__What to do__. An exact copy of the data is needed, one that excludes all pictures.

Information provided: Begin

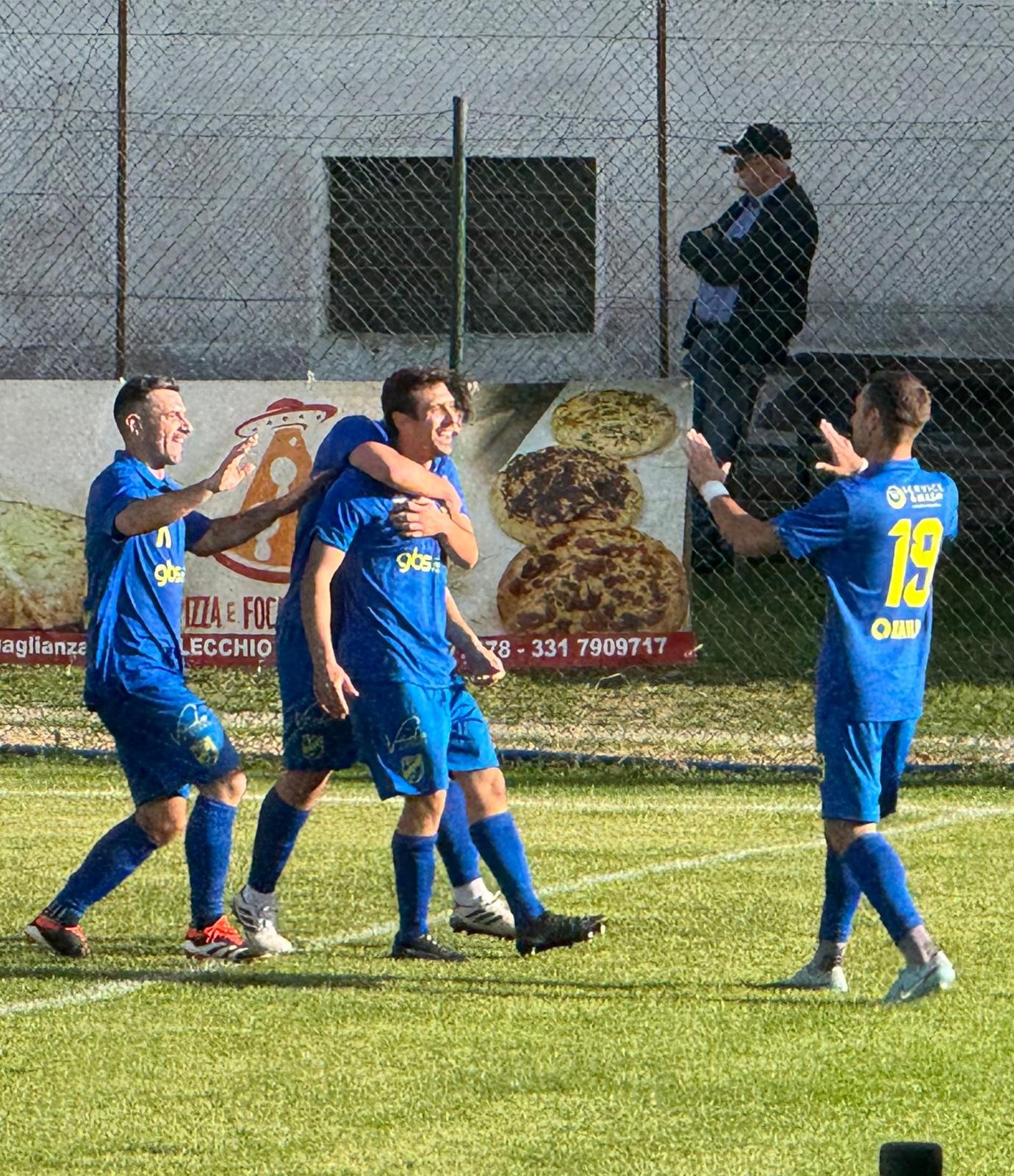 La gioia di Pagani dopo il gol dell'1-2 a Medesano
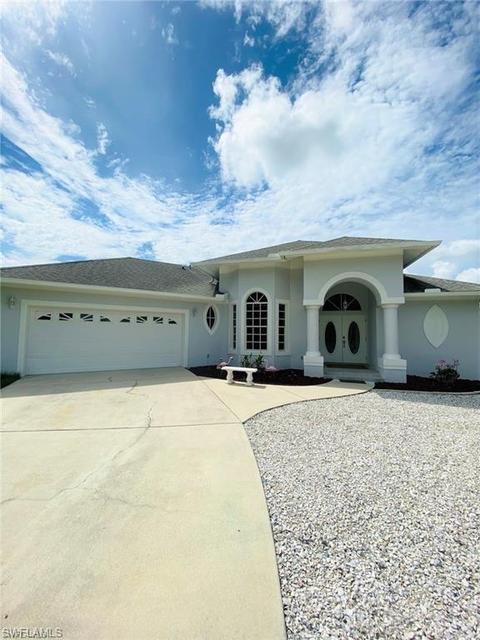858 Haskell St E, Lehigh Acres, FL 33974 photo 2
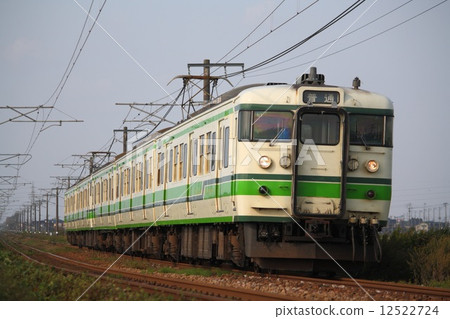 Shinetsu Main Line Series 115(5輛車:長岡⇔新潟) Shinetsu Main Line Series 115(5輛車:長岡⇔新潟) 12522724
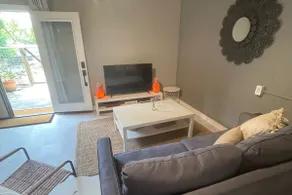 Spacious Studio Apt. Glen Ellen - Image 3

Information provided: End

__Result of the exercise__.
 La gioia di Pagani dopo il gol dell'1-2 a Medesano
858 Haskell St E, Lehigh Acres, FL 33974 photo 2
 Shinetsu Main Line Series 115(5輛車:長岡⇔新潟) Shinetsu Main Line Series 115(5輛車:長岡⇔新潟) 12522724
 Spacious Studio Apt. Glen Ellen - Image 3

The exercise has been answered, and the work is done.